**TASK INSTRUCTIONS**. Reproduce every line of text in the material below verbatim, omitting the pictures.

**DATA**.
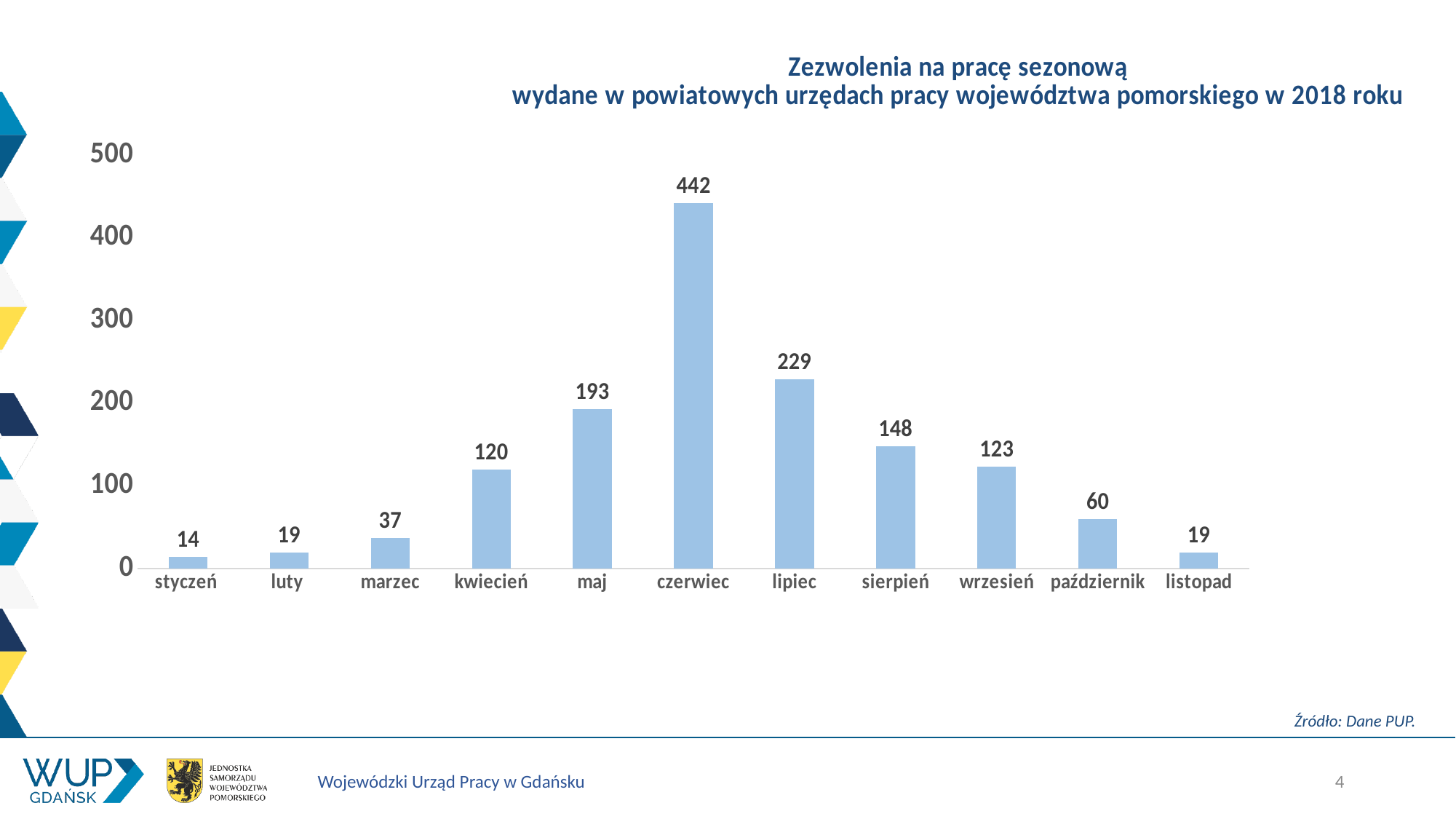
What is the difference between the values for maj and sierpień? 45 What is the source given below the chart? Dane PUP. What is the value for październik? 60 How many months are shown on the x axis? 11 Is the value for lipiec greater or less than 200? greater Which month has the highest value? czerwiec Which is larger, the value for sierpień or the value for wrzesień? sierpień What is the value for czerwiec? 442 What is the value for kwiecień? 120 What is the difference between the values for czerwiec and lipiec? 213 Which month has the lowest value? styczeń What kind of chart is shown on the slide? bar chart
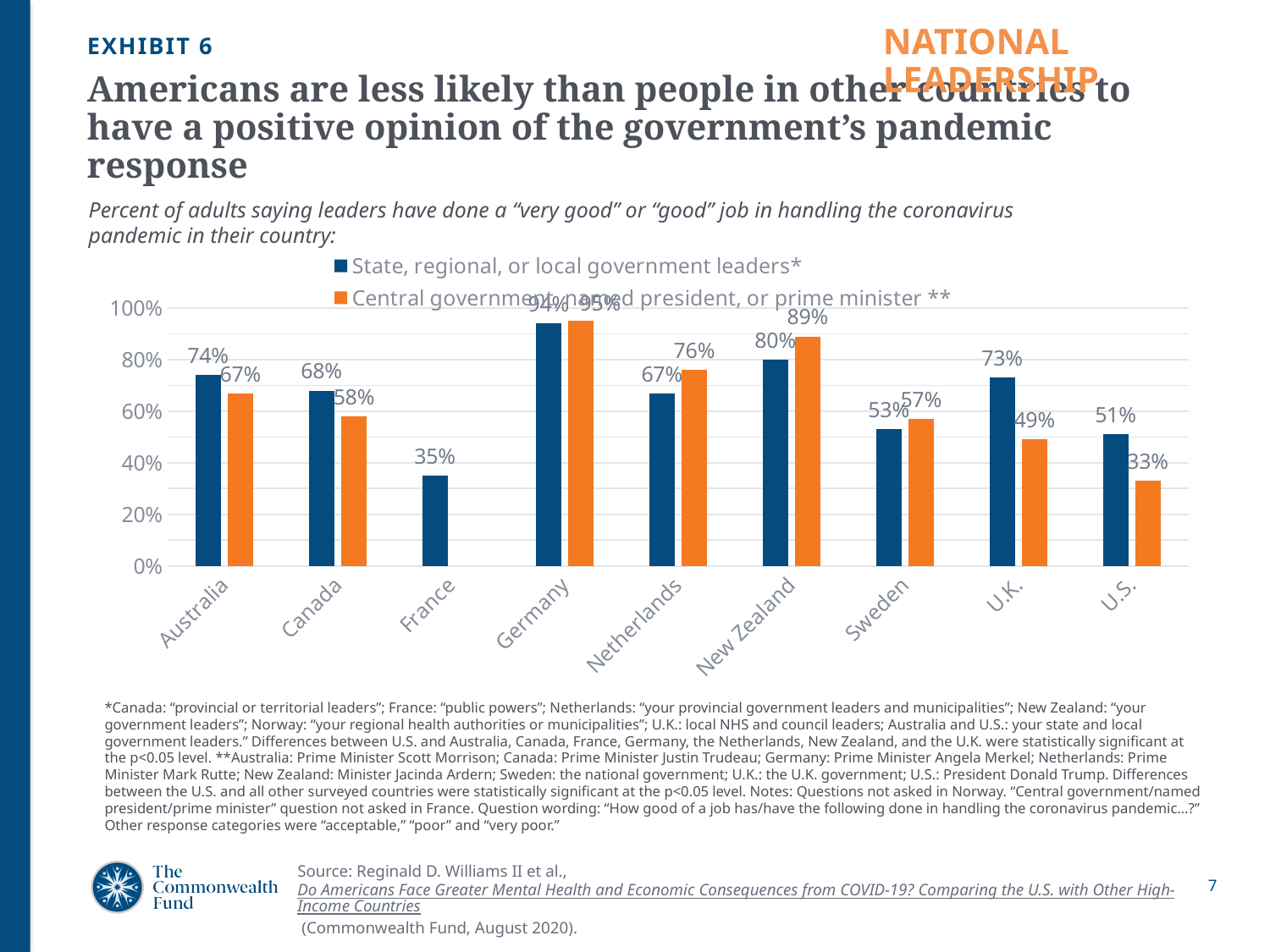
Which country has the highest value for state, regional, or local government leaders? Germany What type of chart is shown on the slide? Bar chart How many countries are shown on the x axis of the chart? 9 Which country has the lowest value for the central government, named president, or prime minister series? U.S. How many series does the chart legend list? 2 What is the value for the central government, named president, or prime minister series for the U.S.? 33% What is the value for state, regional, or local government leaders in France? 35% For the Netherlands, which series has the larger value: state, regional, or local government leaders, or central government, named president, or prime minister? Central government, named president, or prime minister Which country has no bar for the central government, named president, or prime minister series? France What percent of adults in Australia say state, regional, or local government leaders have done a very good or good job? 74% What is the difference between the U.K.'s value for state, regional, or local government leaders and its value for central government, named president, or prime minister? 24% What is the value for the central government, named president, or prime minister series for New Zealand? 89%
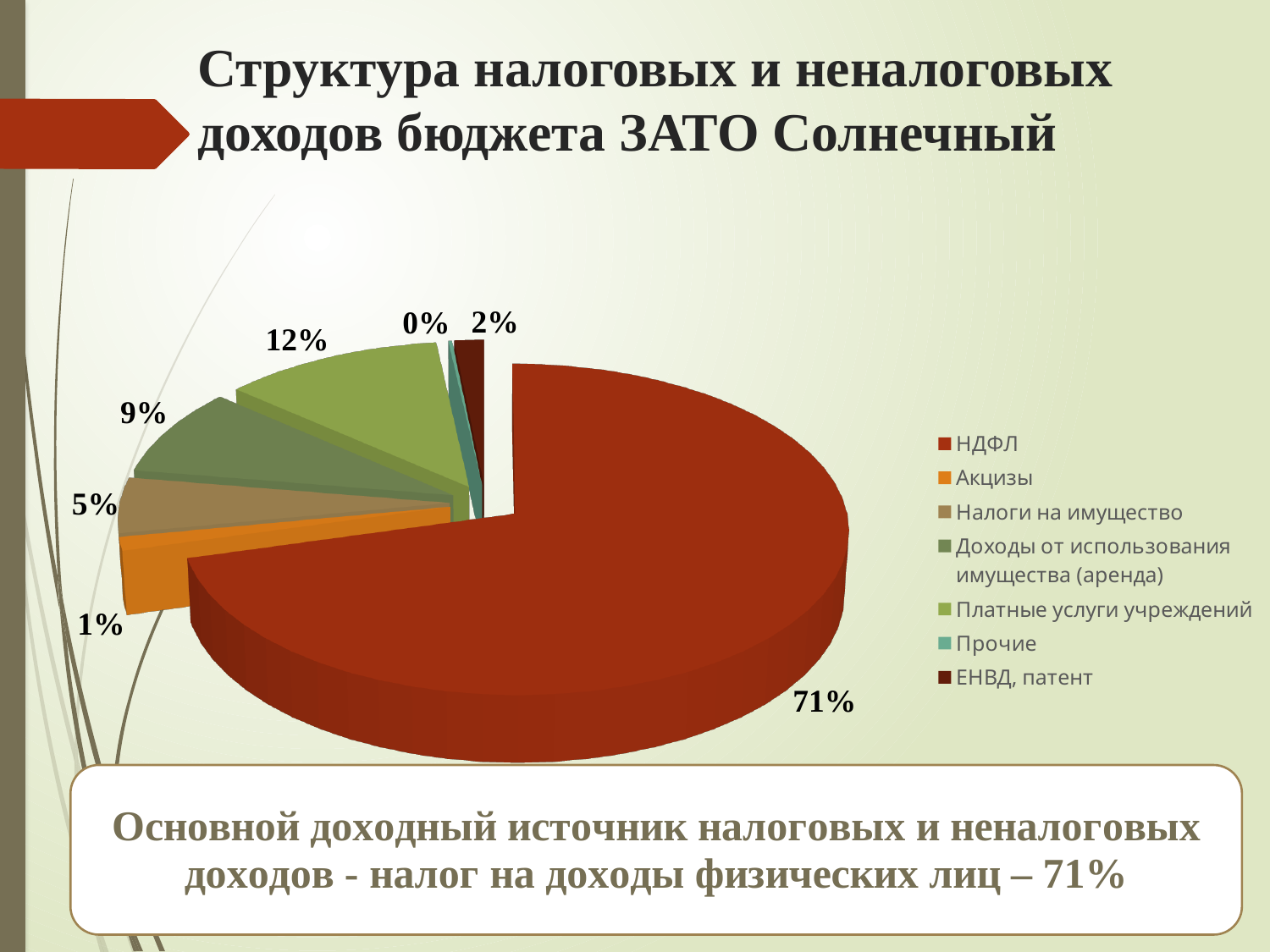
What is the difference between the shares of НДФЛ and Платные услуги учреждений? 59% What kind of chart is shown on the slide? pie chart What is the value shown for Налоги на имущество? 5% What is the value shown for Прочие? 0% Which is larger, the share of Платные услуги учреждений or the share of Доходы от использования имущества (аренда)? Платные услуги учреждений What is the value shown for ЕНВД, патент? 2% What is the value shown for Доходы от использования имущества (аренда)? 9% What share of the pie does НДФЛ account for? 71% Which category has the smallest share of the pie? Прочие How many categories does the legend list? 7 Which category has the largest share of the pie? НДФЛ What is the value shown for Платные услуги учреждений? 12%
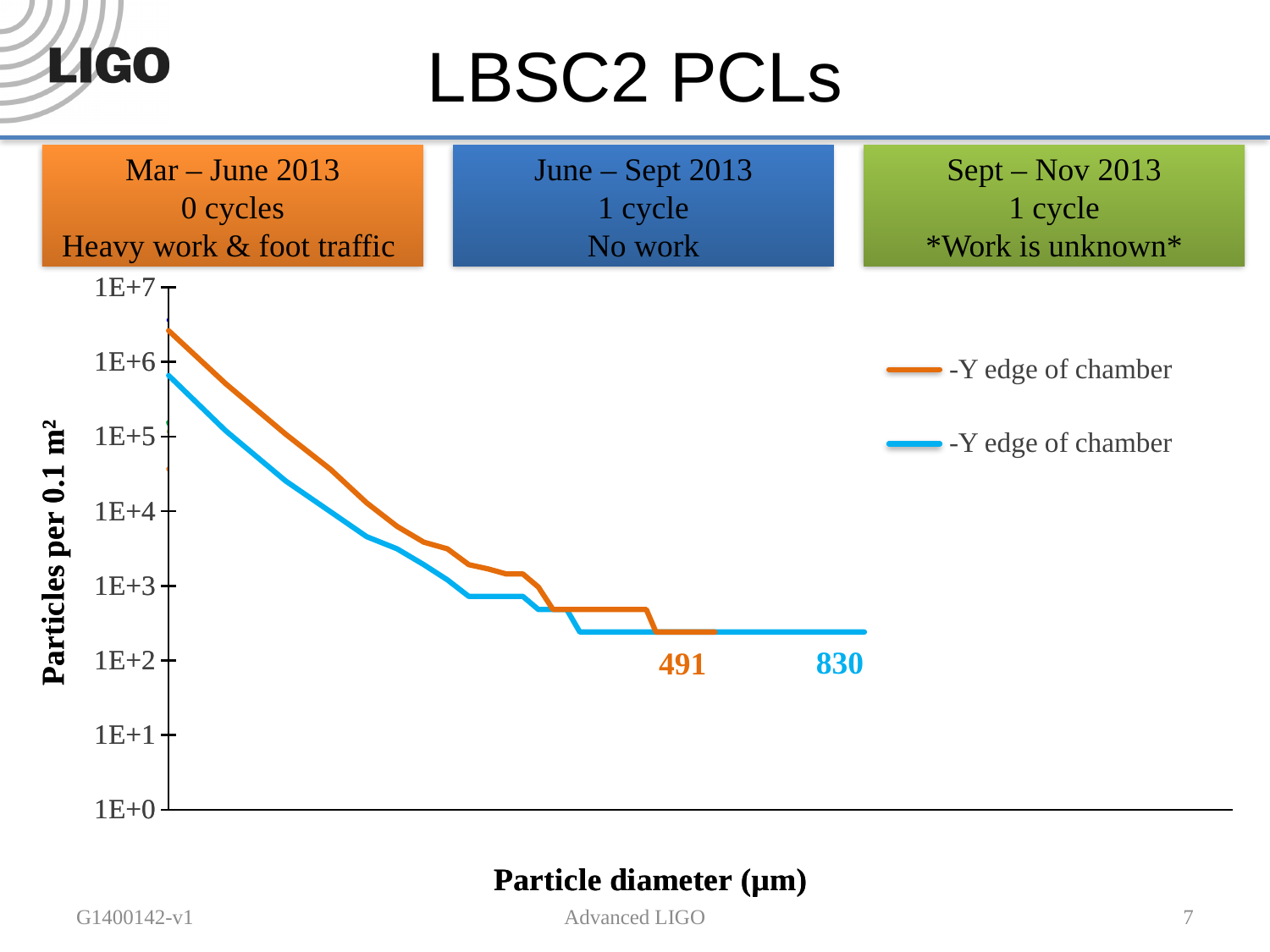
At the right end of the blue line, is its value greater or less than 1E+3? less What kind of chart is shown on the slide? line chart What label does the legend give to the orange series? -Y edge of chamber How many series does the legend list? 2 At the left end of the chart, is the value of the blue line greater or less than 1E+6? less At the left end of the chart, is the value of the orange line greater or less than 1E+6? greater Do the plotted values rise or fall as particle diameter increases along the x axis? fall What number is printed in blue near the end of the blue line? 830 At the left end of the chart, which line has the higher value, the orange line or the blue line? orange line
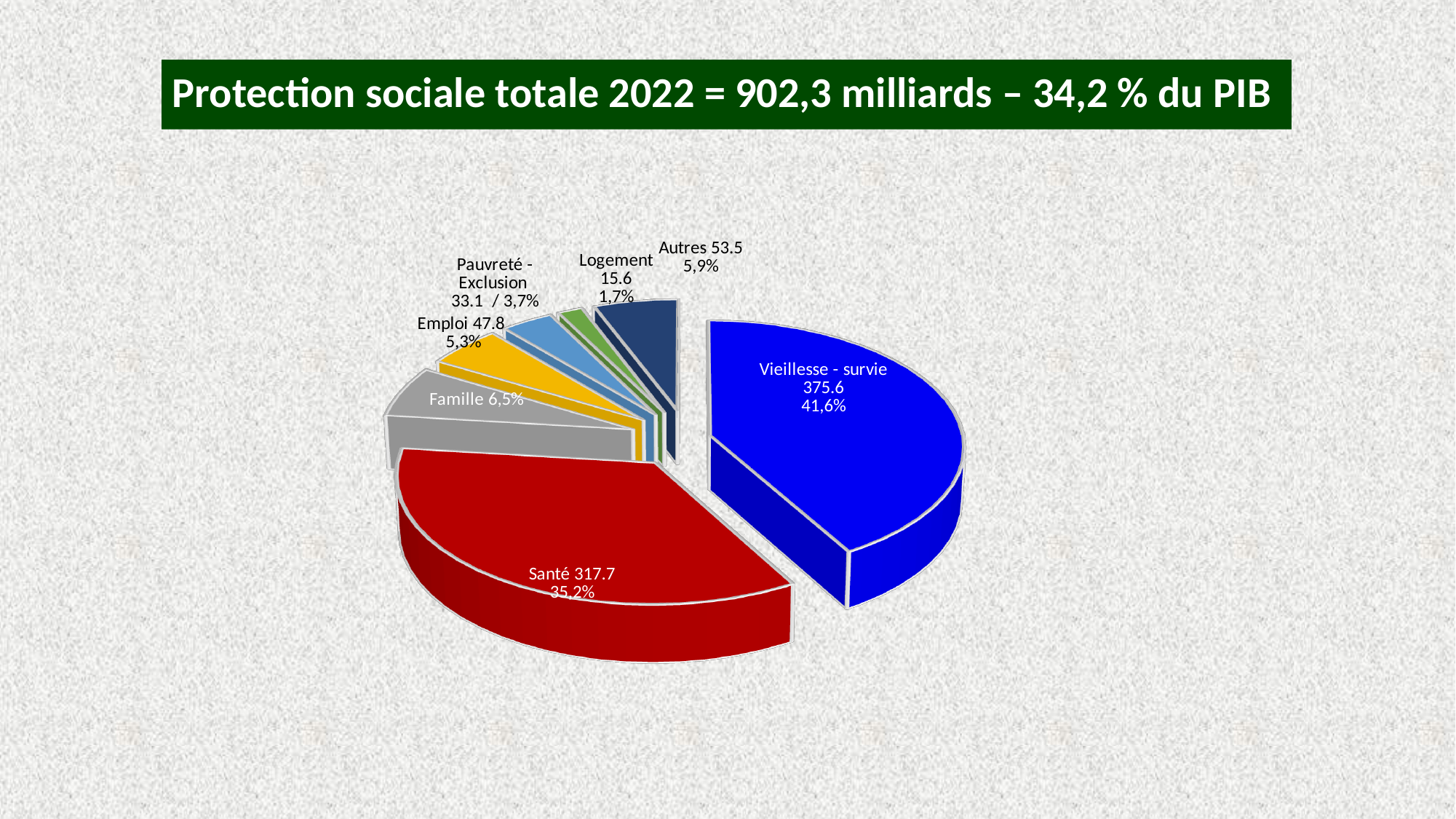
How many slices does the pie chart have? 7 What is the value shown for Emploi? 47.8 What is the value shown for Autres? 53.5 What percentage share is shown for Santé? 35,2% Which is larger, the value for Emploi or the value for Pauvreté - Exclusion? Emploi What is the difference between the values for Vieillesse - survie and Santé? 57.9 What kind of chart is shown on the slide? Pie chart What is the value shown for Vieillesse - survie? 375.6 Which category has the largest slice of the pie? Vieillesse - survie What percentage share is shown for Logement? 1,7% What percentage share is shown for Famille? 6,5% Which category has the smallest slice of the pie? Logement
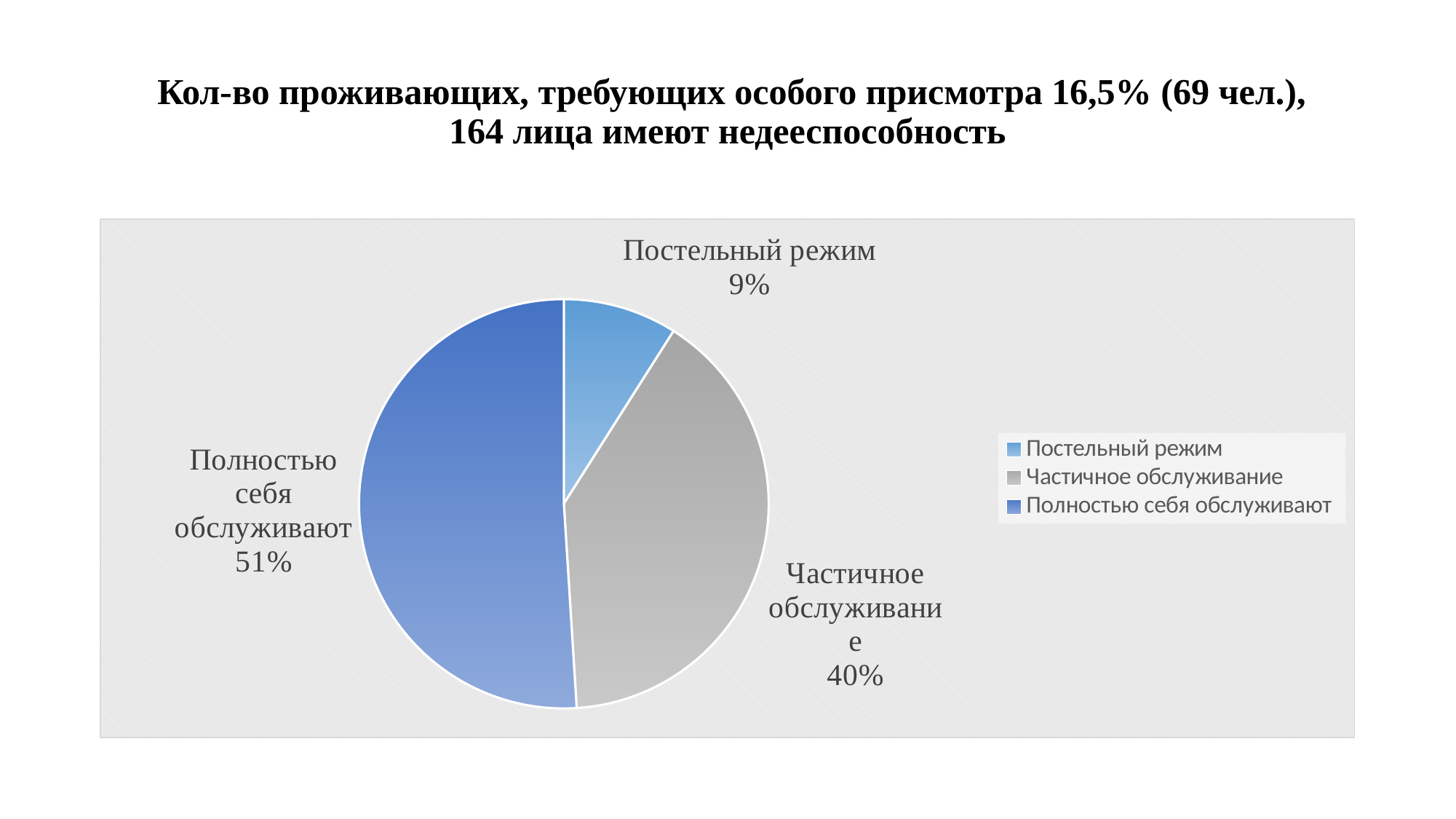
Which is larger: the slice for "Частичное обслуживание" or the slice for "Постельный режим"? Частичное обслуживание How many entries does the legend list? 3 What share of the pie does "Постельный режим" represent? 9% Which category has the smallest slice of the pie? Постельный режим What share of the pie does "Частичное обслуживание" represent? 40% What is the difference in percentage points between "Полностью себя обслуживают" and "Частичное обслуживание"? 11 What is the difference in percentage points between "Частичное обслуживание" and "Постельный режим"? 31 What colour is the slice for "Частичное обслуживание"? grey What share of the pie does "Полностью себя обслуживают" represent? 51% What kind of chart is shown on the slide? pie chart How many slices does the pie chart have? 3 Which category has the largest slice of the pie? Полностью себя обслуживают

**RESPONSE AREA**.
What is the difference between the values for maj and sierpień? 45 What is the source given below the chart? Dane PUP. What is the value for październik? 60 How many months are shown on the x axis? 11 Is the value for lipiec greater or less than 200? greater Which month has the highest value? czerwiec Which is larger, the value for sierpień or the value for wrzesień? sierpień What is the value for czerwiec? 442 What is the value for kwiecień? 120 What is the difference between the values for czerwiec and lipiec? 213 Which month has the lowest value? styczeń What kind of chart is shown on the slide? bar chart
Which country has the highest value for state, regional, or local government leaders? Germany What type of chart is shown on the slide? Bar chart How many countries are shown on the x axis of the chart? 9 Which country has the lowest value for the central government, named president, or prime minister series? U.S. How many series does the chart legend list? 2 What is the value for the central government, named president, or prime minister series for the U.S.? 33% What is the value for state, regional, or local government leaders in France? 35% For the Netherlands, which series has the larger value: state, regional, or local government leaders, or central government, named president, or prime minister? Central government, named president, or prime minister Which country has no bar for the central government, named president, or prime minister series? France What percent of adults in Australia say state, regional, or local government leaders have done a very good or good job? 74% What is the difference between the U.K.'s value for state, regional, or local government leaders and its value for central government, named president, or prime minister? 24% What is the value for the central government, named president, or prime minister series for New Zealand? 89%
What is the difference between the shares of НДФЛ and Платные услуги учреждений? 59% What kind of chart is shown on the slide? pie chart What is the value shown for Налоги на имущество? 5% What is the value shown for Прочие? 0% Which is larger, the share of Платные услуги учреждений or the share of Доходы от использования имущества (аренда)? Платные услуги учреждений What is the value shown for ЕНВД, патент? 2% What is the value shown for Доходы от использования имущества (аренда)? 9% What share of the pie does НДФЛ account for? 71% Which category has the smallest share of the pie? Прочие How many categories does the legend list? 7 Which category has the largest share of the pie? НДФЛ What is the value shown for Платные услуги учреждений? 12%
At the right end of the blue line, is its value greater or less than 1E+3? less What kind of chart is shown on the slide? line chart What label does the legend give to the orange series? -Y edge of chamber How many series does the legend list? 2 At the left end of the chart, is the value of the blue line greater or less than 1E+6? less At the left end of the chart, is the value of the orange line greater or less than 1E+6? greater Do the plotted values rise or fall as particle diameter increases along the x axis? fall What number is printed in blue near the end of the blue line? 830 At the left end of the chart, which line has the higher value, the orange line or the blue line? orange line
How many slices does the pie chart have? 7 What is the value shown for Emploi? 47.8 What is the value shown for Autres? 53.5 What percentage share is shown for Santé? 35,2% Which is larger, the value for Emploi or the value for Pauvreté - Exclusion? Emploi What is the difference between the values for Vieillesse - survie and Santé? 57.9 What kind of chart is shown on the slide? Pie chart What is the value shown for Vieillesse - survie? 375.6 Which category has the largest slice of the pie? Vieillesse - survie What percentage share is shown for Logement? 1,7% What percentage share is shown for Famille? 6,5% Which category has the smallest slice of the pie? Logement
Which is larger: the slice for "Частичное обслуживание" or the slice for "Постельный режим"? Частичное обслуживание How many entries does the legend list? 3 What share of the pie does "Постельный режим" represent? 9% Which category has the smallest slice of the pie? Постельный режим What share of the pie does "Частичное обслуживание" represent? 40% What is the difference in percentage points between "Полностью себя обслуживают" and "Частичное обслуживание"? 11 What is the difference in percentage points between "Частичное обслуживание" and "Постельный режим"? 31 What colour is the slice for "Частичное обслуживание"? grey What share of the pie does "Полностью себя обслуживают" represent? 51% What kind of chart is shown on the slide? pie chart How many slices does the pie chart have? 3 Which category has the largest slice of the pie? Полностью себя обслуживают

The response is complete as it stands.